Published Tuesday, April 27, 1999, in the Miami Herald

FAA delayed Brothers' Cuba flight

Herald Staff Report

Brothers to the Rescue founder Jose Basulto said Monday that he had intended to drop leaflets on last month's Baltimore Orioles exhibition game in Cuba -- but the Federal Aviation Administration stopped him by staging a snap inspection.

``The FAA showed up at the airport arguing that they wanted to do an inspection; they delayed us for two, two-and-a-half hours,'' Basulto said. The Bay of Pigs veteran called the inspection ``extremely unusual -- they had never done it before,'' and said his lawyer was preparing a protest.

The FAA in Atlanta, whose region covers South Florida, disagreed. ``All flights south of the Straits of Florida are monitored closely,'' said spokeswoman Tanya Wagner. ``The March 28 ramp inspection was not out of the ordinary.''

Fearing another attempt, Major League Baseball has asked the FAA to restrict air traffic over the May 3 rematch between the Cuban national team and the Orioles.

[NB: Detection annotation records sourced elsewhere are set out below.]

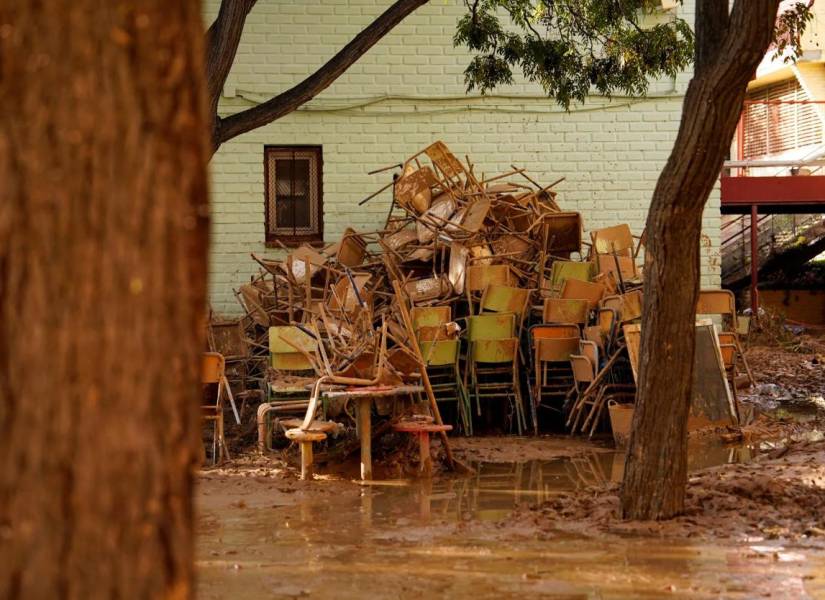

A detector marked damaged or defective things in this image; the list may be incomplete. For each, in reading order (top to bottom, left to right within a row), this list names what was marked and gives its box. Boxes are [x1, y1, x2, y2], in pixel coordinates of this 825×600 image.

flood-damaged school chair [200, 354, 233, 466]
flood-damaged school chair [412, 308, 470, 434]
flood-damaged school chair [466, 312, 524, 434]
flood-damaged school chair [696, 290, 752, 384]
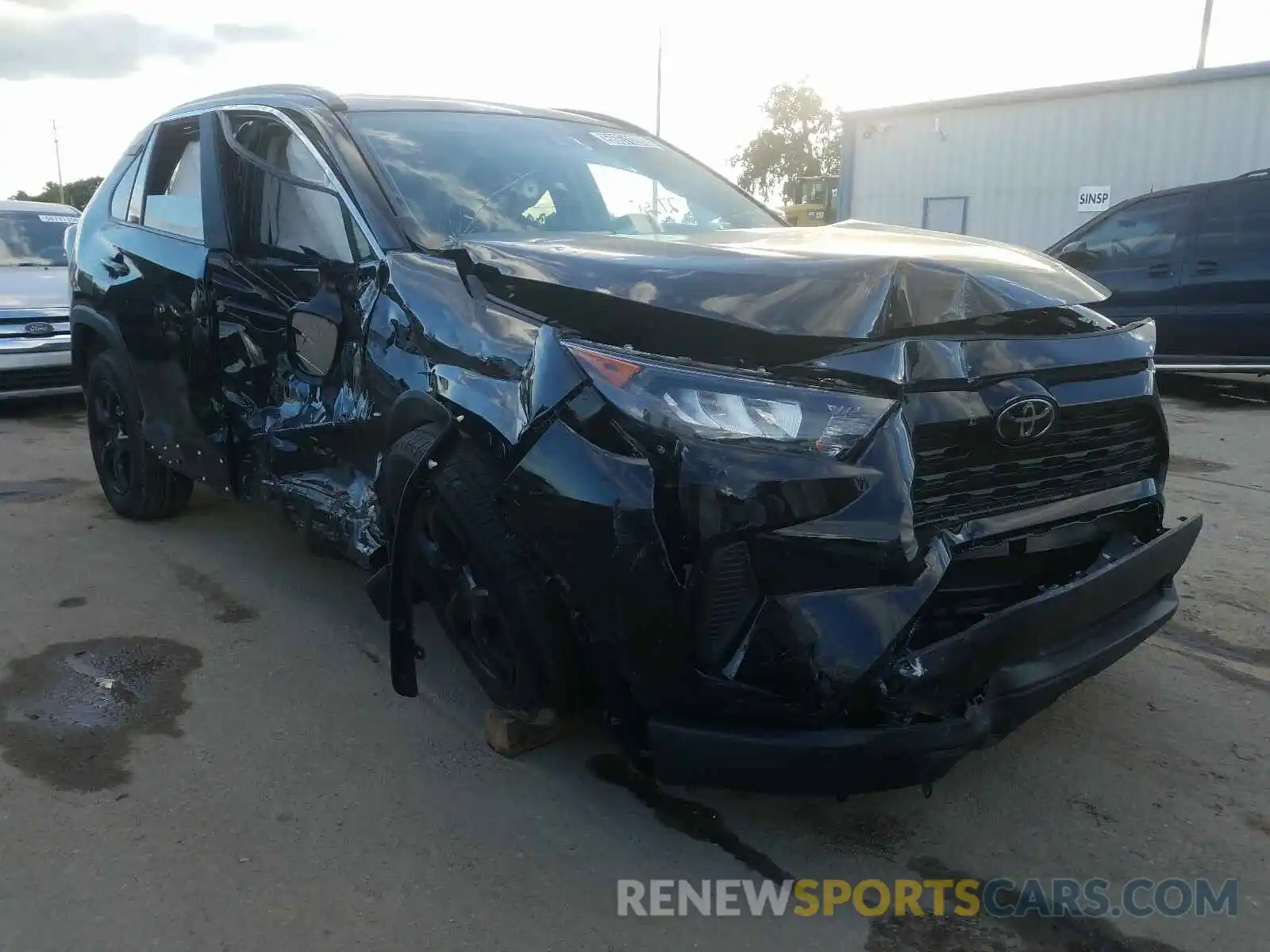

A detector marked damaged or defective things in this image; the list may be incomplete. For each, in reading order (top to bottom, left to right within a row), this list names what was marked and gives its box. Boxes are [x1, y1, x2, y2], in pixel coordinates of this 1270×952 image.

damaged hood [454, 223, 1102, 350]
detached front wheel [86, 350, 193, 523]
black damaged suv [67, 86, 1199, 797]
crushed front bumper [645, 515, 1199, 797]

FAA spokesman Jim Peters said the agency does not have the power to shut down airspace and has referred Major League Baseball executives to the U.S. Secret Service, which does have the power.

The Secret Service in Washington, D.C., did not return a call placed by The Herald's Miami office on Monday.

Basulto, meanwhile, said he was undecided on whether he would try to drop the tens of thousands of unused leaflets on Camden Yards. They say ``La Patria es de Todos'' (``The homeland belongs to all'') on one side and reprint Article 14 of the Universal Declaration of Human Rights on the other with the exhortation, ``Cubano ¡lucha por tus derechos!'' (``Cuban: Fight for your rights!'') Article 14 grants people ``in the event of persecution . . . the right to seek asylum . . . in any country.''

The Brothers have released leaflets that fell over Havana at least twice before.

The latest was Feb. 24, the third anniversary of Cuba's downing of two Brothers to the Rescue airplanes.

On that day, Havana residents said, they picked up hundreds of anti-Castro fliers dropped by Basulto.

The Cuban government claimed the leaflets came from an unmanned balloon, but Basulto said he dropped 500,000 pamphlets by hand out the door of his single-engine Cessna 337 at an altitude of 10,000 feet as he flew 20 miles off the Cuban coast -- well within international air space.